* INSTRUCTIONS FOR THE TASK *
Please write out the part of the text on paid fashion coverage that begins at the words "As we told you" and stops after "couture runway shows.", copying it word for word.

* QUOTED PASSAGE *
** Begin **

When it comes to runway collections, many major fashion publications and big-name influencers omit a significant element from their coverage: The fact that they are essentially paid in exchange for runway show coverage and editorial placement. The editors behind some of the industry’s most prominent and influential publications and digital presences are consistently compensated by brands – by way of vacation-like getaways and expensive gifts – to write runway show reviews, or better yet, to feature brands and their collections in an array of alternative advertising formats, such as social media.
While media establishments like the New York Times, the Wall Street Journal, the Washington Post, and Women’s Wear Dailyhave longstanding policies of not accepting free travel or accommodations for their editors/critics, that is certainly not the norm. On the heels of the recent stagings of the Resort 2017 and couture collections, TFL took an exclusive look at the often rampant violations of federal law associated with the industry’s coverage of these often-over-the-top runway show events and the larger practices of wrongdoing being perpetrated by fashion publications, editors, journalists, and critics, alike.
As we told you in Part I of this series, influencers appear to consistently run afoul of federal law by failing to disclose sponsored posts and advertisements. However, there are arguably more significant violations at play even further up the fashion totem pole, and they involve some of the industry’s most well-read publications and high trafficked websites, and the industry’s most celebrated design houses. Such ethically and legally questionable tactics are clearly demonstrated in connection with the Resort 2017 and seasonal couture runway shows.
The Federal Trade Commission’s Rules
The Federal Trade Commission (“FTC”) is an independent government agency tasked with promoting consumer protection, and eliminating and preventing anticompetitive business practices. Established in 1914, the FTC garners its investigative and enforcement authority largely as a result of the FTC Act, a federal law that governs the publication of commercial messages and prohibits the utilization of unfair or deceptive acts and practices in the market. The FTC Act states that an act or practice is deceptive if there is a material misrepresentation or omission of information that is likely to mislead consumers acting reasonably in the circumstances. So, when a celebrity, influencer, editor or journalist is compensated (with money, free clothes or other perks) to endorse or promote a product or brand outside of a traditional advertising medium, the parties must disclose this to consumers, usually by way of “#Ad,” “Ad,” or “Sponsored.”

** End **

* DATA EXTRACT *
** Begin **

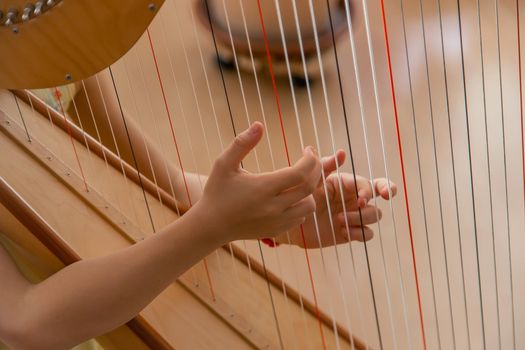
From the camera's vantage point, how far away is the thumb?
800 millimetres

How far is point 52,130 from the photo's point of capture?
1.42 meters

** End **

* RESULT *
As we told you in Part I of this series, influencers appear to consistently run afoul of federal law by failing to disclose sponsored posts and advertisements. However, there are arguably more significant violations at play even further up the fashion totem pole, and they involve some of the industry’s most well-read publications and high trafficked websites, and the industry’s most celebrated design houses. Such ethically and legally questionable tactics are clearly demonstrated in connection with the Resort 2017 and seasonal couture runway shows.